I was not a speechmaker or one that raised questions. Most of the things our Lord taught us were clear to me, except for one when Jesus told us that He would appear to us but not to the world. I was curious how this could be that He would show Himself to us but not to the world? My question led our Lord to clarify what He meant. Obviously, Jesus was not going to be with us in body, how else could He be with us? His presence could only remain real if we stored His Words and our memory of Him in our hearts. To help us grasp His mysterious presence; we were to receive the Counselor or the Holy Spirit. This Person or Presence was to come from the Father and from Him. His Spirit would remind us of what our Teacher taught us and help us obey His Commands by loving each other. He would bring us peace – the kind the world knows nothing of. Our relationship among us would be of such a nature that even the world would notice that we were followers of Jesus. It was the Love our Savior had for us that we too would practice among ourselves and that it would became the envy of the world. I was very pleased because my nicknames represented such love.

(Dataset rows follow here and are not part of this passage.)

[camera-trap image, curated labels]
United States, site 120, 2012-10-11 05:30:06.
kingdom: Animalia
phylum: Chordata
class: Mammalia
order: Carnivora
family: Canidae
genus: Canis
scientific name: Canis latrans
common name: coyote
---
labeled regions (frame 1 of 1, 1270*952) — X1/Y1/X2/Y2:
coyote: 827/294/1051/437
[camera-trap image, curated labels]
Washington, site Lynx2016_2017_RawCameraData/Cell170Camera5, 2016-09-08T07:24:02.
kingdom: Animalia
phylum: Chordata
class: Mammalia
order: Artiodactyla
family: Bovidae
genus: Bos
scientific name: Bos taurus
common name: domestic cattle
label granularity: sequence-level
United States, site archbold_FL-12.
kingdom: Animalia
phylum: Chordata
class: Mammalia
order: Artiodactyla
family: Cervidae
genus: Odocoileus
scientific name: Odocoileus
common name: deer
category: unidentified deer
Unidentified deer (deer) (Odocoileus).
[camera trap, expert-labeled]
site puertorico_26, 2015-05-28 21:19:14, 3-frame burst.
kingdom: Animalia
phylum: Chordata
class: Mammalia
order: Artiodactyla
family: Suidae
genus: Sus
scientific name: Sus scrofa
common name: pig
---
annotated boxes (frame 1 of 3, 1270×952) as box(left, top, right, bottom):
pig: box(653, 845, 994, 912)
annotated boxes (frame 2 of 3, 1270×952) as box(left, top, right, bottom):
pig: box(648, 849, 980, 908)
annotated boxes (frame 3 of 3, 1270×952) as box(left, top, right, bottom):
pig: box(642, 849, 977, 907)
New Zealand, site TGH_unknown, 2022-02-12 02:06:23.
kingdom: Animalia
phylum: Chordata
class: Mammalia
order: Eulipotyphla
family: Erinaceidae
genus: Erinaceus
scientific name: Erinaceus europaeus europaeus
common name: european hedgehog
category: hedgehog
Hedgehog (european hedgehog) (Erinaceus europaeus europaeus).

Jesus’ Promise did come through. For a while, we did experience an amazing harmony among our ranks and those who joined us. Then the prince of this world intruded our fellowship and disrupted our union. We did not treat each other equally nor did we disperse as we were supposed to. We began to squabble as to who was getting and doing what. We ended up being more concerned with our physical needs than with the spreading of the message of Christ our Lord. We had yet to learn that His Presence was not restricted to a place, but was within us where ever we went. No one could remove us from His Hand, neither could we keep His love to ourselves. It was all because our Lord Messiah had take charge of our hearts and filled them with His love for the lost in this world. We soon learned that man cannot and will not change without handing over his heart to God!